People talk of presentiments, as if nothing could happen without them. I only know that I had none; but it almost seemed as if she had some, being of a quicker mind than I. And I was glad for many a long day that I kissed her with true tenderness, and looking back caught one sweet smile from the corner where the white lilac stood.

All that day I was hard at work, attending to what I had in hand, with enough of mind to do it well, or at least as well as in me lay. And these things, when they suit the nature both enlarge and purify it; so that a man who takes delight in all these little turns of life, although he may be tried and harassed by the pest of plaguesome insects, and the shifts of weather, yet shall do his own heart good, by doing good to what he loves. Neither shall he find himself in the humour to believe half the evil that he hears of his old friends; or even to be sure when he goes to his letter-box, that the bill which he finds there a month after he has paid it, may not have been sent in again by pure mistake.

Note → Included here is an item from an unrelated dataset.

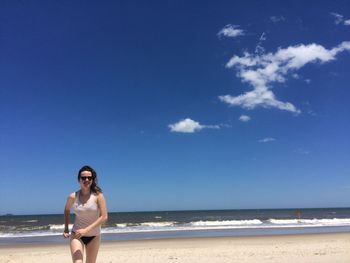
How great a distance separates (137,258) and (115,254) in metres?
1.22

“How you are mooning!” said my Uncle Corny, who often pretended to be rougher than he was; “that bottom branch should be at least three inches lower. And do you call that leader straight? Why, I call it a ram’s horn. How often must I tell you, that to make sure of your work, you must step back, and see how it looks across the border? And here’s a great batch of scale left to hatch at its leisure. A pretty wife spoiled the best gardener I ever knew. You have been thinking of Kitty, all the blessed day, I see. But put away your nail-bag, and let the net down from the coping. What do you suppose the thermometer is now?”